L’Ethereum profite de l’essor du bitcoin

le 05/01/2021 L'AGEFI Quotidien / Edition de 7H

L’Ethereum se place en deuxième position des cryptomonnaies en termes de capitalisation, avec une valorisation à 121 milliards de dollars.

Le bitcoin (BTC) n’est pas la seule cryptomonnaie en vogue. Depuis plusieurs mois, la cryptomonnaie Ethereum (ETH) connaît, elle aussi, une forte progression. Elle vient de franchir le seuil des 1.000 dollars, avant de réduire légèrement la voilure. Il y a pile un an, l’ETH valait 150 dollars. Aujourd’hui, 51 millions d’adresses détiennent de l’ETH, soit 48% de plus qu’il y a un an.

De nombreux facteurs expliquent une telle progression. D’une part, il y a eu un rattrapage de l’ETH par rapport au bitcoin, l’actif ayant récemment dépassé les 30.000 dollars. D’autre part, sa valeur fondamentale a augmenté grâce à des progrès dans l’univers des cryptomonnaies. «Des avancées en termes d’acceptation de ces actifs, la réglementation mise en place, et le contexte macroéconomique sont également positifs.
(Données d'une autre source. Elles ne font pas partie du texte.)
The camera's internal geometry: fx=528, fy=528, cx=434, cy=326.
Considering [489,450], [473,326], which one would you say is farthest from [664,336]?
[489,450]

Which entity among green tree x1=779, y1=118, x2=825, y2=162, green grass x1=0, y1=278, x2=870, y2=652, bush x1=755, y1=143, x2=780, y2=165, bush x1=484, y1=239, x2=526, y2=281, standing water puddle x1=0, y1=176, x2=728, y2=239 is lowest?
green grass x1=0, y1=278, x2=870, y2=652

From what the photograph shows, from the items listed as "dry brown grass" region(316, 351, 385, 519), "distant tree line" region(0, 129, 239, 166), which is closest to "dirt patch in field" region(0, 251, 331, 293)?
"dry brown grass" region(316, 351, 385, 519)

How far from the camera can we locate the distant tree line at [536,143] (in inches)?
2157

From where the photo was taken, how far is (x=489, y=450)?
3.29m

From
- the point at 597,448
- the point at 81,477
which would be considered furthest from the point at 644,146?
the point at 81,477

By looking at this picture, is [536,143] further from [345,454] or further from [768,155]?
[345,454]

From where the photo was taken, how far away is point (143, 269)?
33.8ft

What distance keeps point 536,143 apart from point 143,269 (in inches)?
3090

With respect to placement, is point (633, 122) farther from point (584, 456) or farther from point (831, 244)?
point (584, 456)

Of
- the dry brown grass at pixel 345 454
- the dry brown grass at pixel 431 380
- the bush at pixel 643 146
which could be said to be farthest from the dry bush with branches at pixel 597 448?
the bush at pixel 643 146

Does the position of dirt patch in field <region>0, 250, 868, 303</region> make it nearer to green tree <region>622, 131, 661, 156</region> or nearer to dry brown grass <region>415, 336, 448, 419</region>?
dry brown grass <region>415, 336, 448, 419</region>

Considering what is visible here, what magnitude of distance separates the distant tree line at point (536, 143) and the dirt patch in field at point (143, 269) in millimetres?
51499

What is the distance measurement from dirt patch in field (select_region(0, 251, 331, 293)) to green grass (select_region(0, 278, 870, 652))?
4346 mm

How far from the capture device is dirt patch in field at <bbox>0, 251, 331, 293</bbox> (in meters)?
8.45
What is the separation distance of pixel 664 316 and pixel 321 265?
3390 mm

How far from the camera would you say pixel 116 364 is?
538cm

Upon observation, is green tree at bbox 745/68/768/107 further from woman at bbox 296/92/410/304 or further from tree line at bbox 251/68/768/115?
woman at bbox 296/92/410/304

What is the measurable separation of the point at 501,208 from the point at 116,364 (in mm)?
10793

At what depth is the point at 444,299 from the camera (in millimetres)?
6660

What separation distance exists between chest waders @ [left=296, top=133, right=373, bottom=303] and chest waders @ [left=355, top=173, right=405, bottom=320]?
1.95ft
Plus spécifiquement, toute la DeFi (finance décentralisée, NDLR) s’est passée sur ETH en 2020 : cela a créé de l’activité économique sur le réseau», souligne Simon Polrot, le président de l’Association pour le développement des actifs numériques (ADAN).

La montée en puissance de cet actif provient également des professionnels : des fonds d’investissements spécialisés en cryptomonnaies ou encore des institutionnels traditionnels ont enclenché le mouvement aux Etats-Unis et en Asie. «L’Europe, à l’exception du Royaume-Uni et de la Suisse, reste clairement à la traîne», regrette Simon Polrot. De même, face à la montée de l’inflation, certaines entreprises qui ne sont pas dans les cryptomonnaies, comme MicroStrategy et Square, ont commencé à placer une partie de leur trésorerie dans le bitcoin, ce dont a bénéficié l’ETH. «Cependant, si le bitcoin a une image d’actif refuge, investir dans l’Ethereum reste un pari technologique similaire à un investissement dans une start-up», prévient Simon Polrot.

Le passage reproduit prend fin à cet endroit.